Furthermore, a US taxpayer must file an FBAR reporting all of their foreign financial accounts if those accounts exceed $10,000 in the aggregate. Legislation enacted in 2010 also requires US taxpayers to report certain ‘foreign financial assets’, including non-US accounts, stocks and securities of foreign issuers and interests in foreign entities, if the aggregate value of these assets exceeds $50,000. Substantial penalties may apply if a taxpayer fails to make the required disclosures. Presumably, the IRS will look to match taxpayer and ‘foreign financial institution’ reporting to identify taxpayer non-compliance.

Finally, the IRS created a Global High Wealth unit to understand the complex structures of high net worth taxpayers, including trusts, private foundations and partnerships, and increase compliance among high net worth taxpayers.
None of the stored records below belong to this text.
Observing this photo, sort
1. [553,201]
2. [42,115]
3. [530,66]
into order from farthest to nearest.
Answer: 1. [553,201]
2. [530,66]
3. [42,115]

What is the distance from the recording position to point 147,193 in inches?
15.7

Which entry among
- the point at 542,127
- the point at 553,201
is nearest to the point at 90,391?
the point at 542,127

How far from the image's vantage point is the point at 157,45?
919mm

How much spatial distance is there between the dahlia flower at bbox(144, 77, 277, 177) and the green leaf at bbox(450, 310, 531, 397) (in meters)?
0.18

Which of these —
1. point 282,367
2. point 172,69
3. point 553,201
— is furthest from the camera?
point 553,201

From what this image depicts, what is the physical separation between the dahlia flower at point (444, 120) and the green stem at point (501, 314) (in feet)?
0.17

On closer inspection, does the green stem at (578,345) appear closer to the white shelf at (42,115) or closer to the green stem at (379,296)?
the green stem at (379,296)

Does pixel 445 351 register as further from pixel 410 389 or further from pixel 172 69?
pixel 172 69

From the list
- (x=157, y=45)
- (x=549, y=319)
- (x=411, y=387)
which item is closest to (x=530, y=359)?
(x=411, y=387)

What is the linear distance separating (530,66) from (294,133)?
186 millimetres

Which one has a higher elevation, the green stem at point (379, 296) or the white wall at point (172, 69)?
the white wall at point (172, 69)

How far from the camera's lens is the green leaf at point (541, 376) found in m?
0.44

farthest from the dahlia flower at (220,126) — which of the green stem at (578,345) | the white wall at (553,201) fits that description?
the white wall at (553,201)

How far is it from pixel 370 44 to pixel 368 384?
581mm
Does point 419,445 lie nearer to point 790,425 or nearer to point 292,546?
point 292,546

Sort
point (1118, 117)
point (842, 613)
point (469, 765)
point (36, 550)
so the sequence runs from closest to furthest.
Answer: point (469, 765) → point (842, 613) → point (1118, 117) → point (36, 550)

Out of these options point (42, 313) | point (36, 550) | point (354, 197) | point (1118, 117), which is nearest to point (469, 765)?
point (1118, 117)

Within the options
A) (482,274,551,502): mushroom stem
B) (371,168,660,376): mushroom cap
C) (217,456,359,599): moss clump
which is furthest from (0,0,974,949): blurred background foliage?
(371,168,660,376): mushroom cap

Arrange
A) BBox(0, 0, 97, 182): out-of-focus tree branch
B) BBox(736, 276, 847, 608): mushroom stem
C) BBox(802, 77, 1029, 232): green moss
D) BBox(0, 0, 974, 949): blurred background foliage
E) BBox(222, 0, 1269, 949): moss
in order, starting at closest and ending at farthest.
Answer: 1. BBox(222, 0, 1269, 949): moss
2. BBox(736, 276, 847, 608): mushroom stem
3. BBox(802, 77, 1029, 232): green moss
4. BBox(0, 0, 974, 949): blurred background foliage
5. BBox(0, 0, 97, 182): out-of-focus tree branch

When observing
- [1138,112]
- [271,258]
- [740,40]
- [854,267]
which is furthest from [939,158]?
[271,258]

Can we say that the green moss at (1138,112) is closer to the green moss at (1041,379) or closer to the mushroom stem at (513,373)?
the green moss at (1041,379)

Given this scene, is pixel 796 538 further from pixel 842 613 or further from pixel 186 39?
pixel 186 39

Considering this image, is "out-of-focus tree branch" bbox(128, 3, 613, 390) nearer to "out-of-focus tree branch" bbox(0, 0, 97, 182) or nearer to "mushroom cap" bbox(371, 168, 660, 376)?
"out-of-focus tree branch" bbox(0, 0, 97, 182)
The IRS anticipates starting a ‘GHW’ review with a high net worth individual’s tax return and branching out to returns of family members, retirement plans, related private foundations and business entities.

Given the tools available to the IRS, Americans who are non-compliant should ‘come clean’ as soon as possible or they may find it increasingly more difficult to do so without substantial cost and, potentially, criminal exposure. It is best to first investigate the options with a US tax lawyer in order to maintain the attorney-client privilege that might not apply to other types of professionals.